* [Задание 1]
Ответьте по исходному тексту на вопросы:
(а) В каком городе рассказчик, будучи студентом, начинал работать над физической темой?
(б) Сколько походных радиостанций ему дали?
(в) Что ему предложили возглавить в Ростове?
* [Задание 2] Изложите исходный текст в двух предложениях.

* [Исходный текст]

• • • • • • •

Следует рассказ: «Да, и всегда мечтал заниматься физикой. В Москве, студентом, даже начинал работать над физической темой. Жизнь повернула иначе. Тогда, в Ростове, когда меня освободил следователь, формировались части Конармии Буденного, и мне предложили возглавить радиодивизион. Дали 20 походных радиостанций, 200 подвод с лошадьми, соответствующее число конармейцев и приказали организовать все самому. Организовал. После этого мне уже никакая организационная работа не была страшна. Когда впоследствии создавал большие исследовательские, конструкторские и строительные коллективы, институты — все было уже не страшно.

• • • • • • •

* [Собранный материал]
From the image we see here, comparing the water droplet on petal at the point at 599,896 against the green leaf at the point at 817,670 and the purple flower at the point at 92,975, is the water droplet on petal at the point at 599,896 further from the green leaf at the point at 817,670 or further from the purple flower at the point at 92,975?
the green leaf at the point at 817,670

• • • • • • •

* [Ответ 1]
(а) В Москве.
(б) 20.
(в) Радиодивизион.

* [Ответ 2] Рассказчик мечтал заниматься физикой, но в Ростове после освобождения следователем ему предложили возглавить радиодивизион формировавшейся Конармии Буденного и приказали всё организовать самому. Справившись с этим, он больше не боялся никакой организационной работы, в том числе когда впоследствии создавал большие исследовательские, конструкторские и строительные коллективы и институты.